▶ _Extrait du document_
--------------------------------------------------
Car tout indique que Fédé Vladimy serait victime d’une bavure policière en marge d’une manifestation contre la pénurie de carburants à Carrefour.
Cinq policiers composaient le détachement qui l’a pris à partie. Un d’entre eux n’a pas répondu à une convocation de l’Inspection générale de la police nationale (IGPNH), rapportait mercredi Jean Claude Benjamin, porte-parole de l’institution.
« Des bandits dans la police ont décidé d’exécuter ce jeune garçon », commente Pierre Esperance du Réseau national de défense des droits humains.
Seme Dewis met l’affaire en parallèle. « Ici au Chili, les policiers vous frapperont si vous les attaquez uniquement. Pas question pour un policier de vous voir et de vous arrêter. Il ne peut le faire mon ami. Même quand ils filment votre arrestation, ils floutent votre visage. »
Partir, comme seule solution
Dewis a fini ses études classiques au Collège Lumière de Miragoane. Puis, il rentre à Port-au-Prince afin d’entamer un parcours universitaire. « J’étais en gestion des affaires à l’UNITECH de l’avenue N. Je n’ai pas pu terminer ces études faute de moyens économiques ».
Comme beaucoup de jeunes de sa génération, Dewis fait une excursion dans la politique. Il rejoint le sénateur des Nippes, Nenel Cassy qui finira par baptiser son enfant. Dans la foulée, il trouve du travail au Bureau de Monétisation des Programmes d’Aide au Développement (BMPAD) avant de sauter sur la première occasion de quitter le pays.
--------------------------------------------------
[Données recueillies]
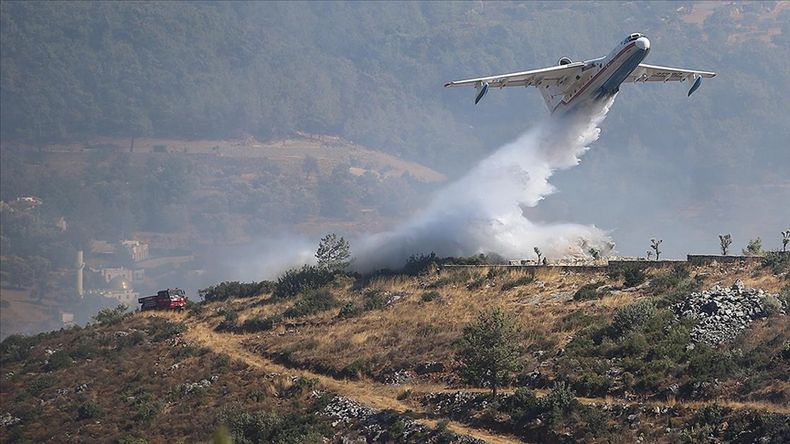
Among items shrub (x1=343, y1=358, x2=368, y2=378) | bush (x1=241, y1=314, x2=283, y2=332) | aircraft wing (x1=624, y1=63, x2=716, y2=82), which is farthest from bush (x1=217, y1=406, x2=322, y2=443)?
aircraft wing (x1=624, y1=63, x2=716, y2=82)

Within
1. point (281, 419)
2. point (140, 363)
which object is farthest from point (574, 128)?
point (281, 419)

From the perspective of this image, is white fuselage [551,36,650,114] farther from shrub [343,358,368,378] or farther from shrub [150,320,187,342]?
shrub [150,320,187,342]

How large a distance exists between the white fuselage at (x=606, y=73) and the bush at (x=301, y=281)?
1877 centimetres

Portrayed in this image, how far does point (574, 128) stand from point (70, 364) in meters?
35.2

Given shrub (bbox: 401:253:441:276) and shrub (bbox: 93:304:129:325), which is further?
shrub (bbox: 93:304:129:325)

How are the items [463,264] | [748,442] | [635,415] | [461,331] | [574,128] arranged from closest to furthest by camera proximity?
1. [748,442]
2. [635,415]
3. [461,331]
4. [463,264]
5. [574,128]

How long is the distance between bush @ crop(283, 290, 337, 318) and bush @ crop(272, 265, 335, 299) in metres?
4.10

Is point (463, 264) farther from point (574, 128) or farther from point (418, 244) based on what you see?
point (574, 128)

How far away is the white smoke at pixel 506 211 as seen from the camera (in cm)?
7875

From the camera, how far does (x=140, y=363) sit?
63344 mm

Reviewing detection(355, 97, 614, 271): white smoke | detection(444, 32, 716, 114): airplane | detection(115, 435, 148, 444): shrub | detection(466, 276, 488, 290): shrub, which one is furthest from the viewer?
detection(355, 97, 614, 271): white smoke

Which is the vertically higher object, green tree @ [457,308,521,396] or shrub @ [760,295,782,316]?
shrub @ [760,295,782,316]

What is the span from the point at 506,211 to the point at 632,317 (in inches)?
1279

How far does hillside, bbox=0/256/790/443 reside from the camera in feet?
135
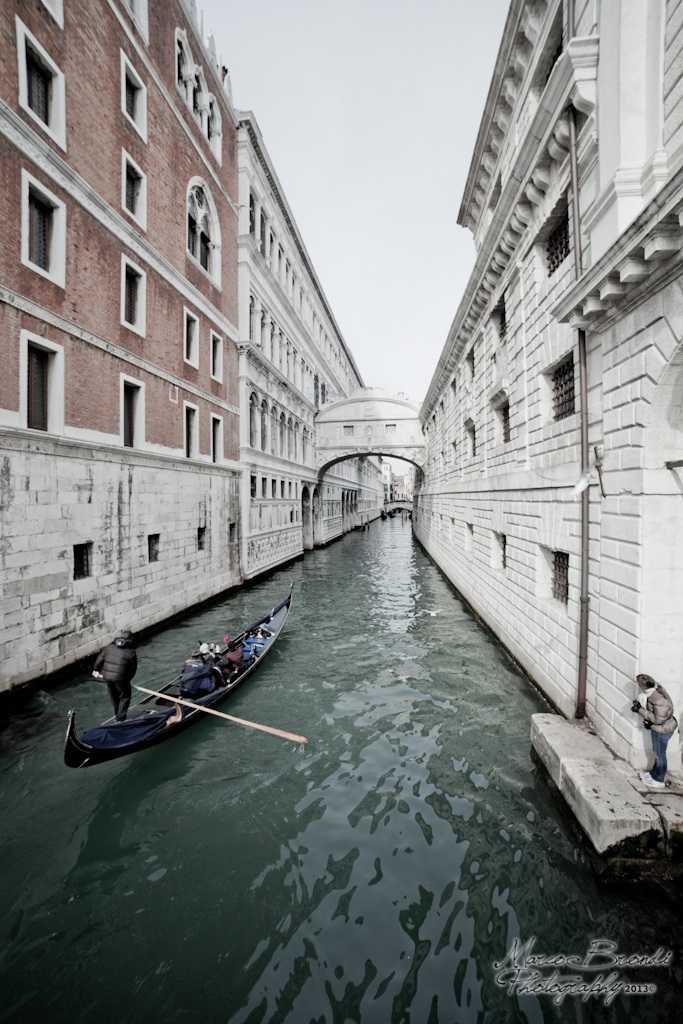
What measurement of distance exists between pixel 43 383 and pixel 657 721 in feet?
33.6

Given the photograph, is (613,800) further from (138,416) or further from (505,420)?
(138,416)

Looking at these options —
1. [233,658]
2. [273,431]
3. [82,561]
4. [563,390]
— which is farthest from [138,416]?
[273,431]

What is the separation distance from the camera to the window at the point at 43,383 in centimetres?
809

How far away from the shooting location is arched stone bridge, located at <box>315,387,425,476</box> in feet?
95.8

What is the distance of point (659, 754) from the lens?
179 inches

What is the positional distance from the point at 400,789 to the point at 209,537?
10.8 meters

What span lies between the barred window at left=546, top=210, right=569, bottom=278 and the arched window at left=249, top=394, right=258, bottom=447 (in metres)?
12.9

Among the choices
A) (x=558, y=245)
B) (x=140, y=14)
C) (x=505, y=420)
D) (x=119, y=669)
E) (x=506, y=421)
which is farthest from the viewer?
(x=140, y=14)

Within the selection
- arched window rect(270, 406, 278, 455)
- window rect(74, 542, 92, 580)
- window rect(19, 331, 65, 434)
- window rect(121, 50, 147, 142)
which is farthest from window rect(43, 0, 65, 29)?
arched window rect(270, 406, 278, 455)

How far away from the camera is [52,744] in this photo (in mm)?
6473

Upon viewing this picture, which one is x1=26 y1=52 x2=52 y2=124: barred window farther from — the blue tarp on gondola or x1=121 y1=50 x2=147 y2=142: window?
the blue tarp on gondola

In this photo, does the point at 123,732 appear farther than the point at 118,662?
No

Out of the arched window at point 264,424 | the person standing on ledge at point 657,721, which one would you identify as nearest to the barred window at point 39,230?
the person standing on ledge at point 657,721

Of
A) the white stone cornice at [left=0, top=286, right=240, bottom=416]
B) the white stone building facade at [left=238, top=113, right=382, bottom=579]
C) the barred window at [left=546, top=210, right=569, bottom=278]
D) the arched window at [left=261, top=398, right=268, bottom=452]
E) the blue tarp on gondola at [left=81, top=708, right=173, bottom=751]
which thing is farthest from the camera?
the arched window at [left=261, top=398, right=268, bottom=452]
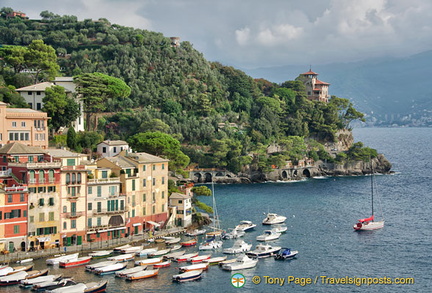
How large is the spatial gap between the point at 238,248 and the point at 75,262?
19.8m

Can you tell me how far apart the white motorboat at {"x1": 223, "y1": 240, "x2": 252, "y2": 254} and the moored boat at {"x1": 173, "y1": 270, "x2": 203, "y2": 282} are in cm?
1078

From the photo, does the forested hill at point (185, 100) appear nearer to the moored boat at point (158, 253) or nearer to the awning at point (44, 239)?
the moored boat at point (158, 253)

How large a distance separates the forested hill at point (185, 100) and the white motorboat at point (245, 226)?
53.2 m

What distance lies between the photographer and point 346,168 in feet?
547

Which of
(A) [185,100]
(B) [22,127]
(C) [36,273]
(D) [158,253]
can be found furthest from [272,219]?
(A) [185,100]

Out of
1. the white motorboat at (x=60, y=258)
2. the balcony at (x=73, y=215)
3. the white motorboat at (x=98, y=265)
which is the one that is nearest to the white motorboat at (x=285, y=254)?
--------------------------------------------------
▶ _Consignes de l'exercice_
**A)** Dans l'extrait, recopiez le passage qui commence par les mots contenant « Car tout indique » et se termine par « des droits humains. », en substituant « agents » à « policiers ».
**B)** D'après l'extrait, qui est le porte-parole de l'Inspection générale de la police nationale ?
**C)** Transformez en une liste plus courte le paragraphe de l'extrait qui commence par « Comme beaucoup de jeunes de sa génération », en conservant ses faits principaux.
Les items n'ont aucun lien avec l'extrait.

▶ _Réponses rédigées_
**A)**
Car tout indique que Fédé Vladimy serait victime d’une bavure policière en marge d’une manifestation contre la pénurie de carburants à Carrefour.
Cinq agents composaient le détachement qui l’a pris à partie. Un d’entre eux n’a pas répondu à une convocation de l’Inspection générale de la police nationale (IGPNH), rapportait mercredi Jean Claude Benjamin, porte-parole de l’institution.
« Des bandits dans la police ont décidé d’exécuter ce jeune garçon », commente Pierre Esperance du Réseau national de défense des droits humains.

**B)** Jean Claude Benjamin.

**C)**
- Comme beaucoup de jeunes de sa génération, Dewis s'essaie à la politique.
- Il rejoint le sénateur des Nippes, Nenel Cassy, qui finira par baptiser son enfant.
- Il trouve du travail au Bureau de Monétisation des Programmes d'Aide au Développement (BMPAD).
- Il saisit ensuite la première occasion de quitter le pays.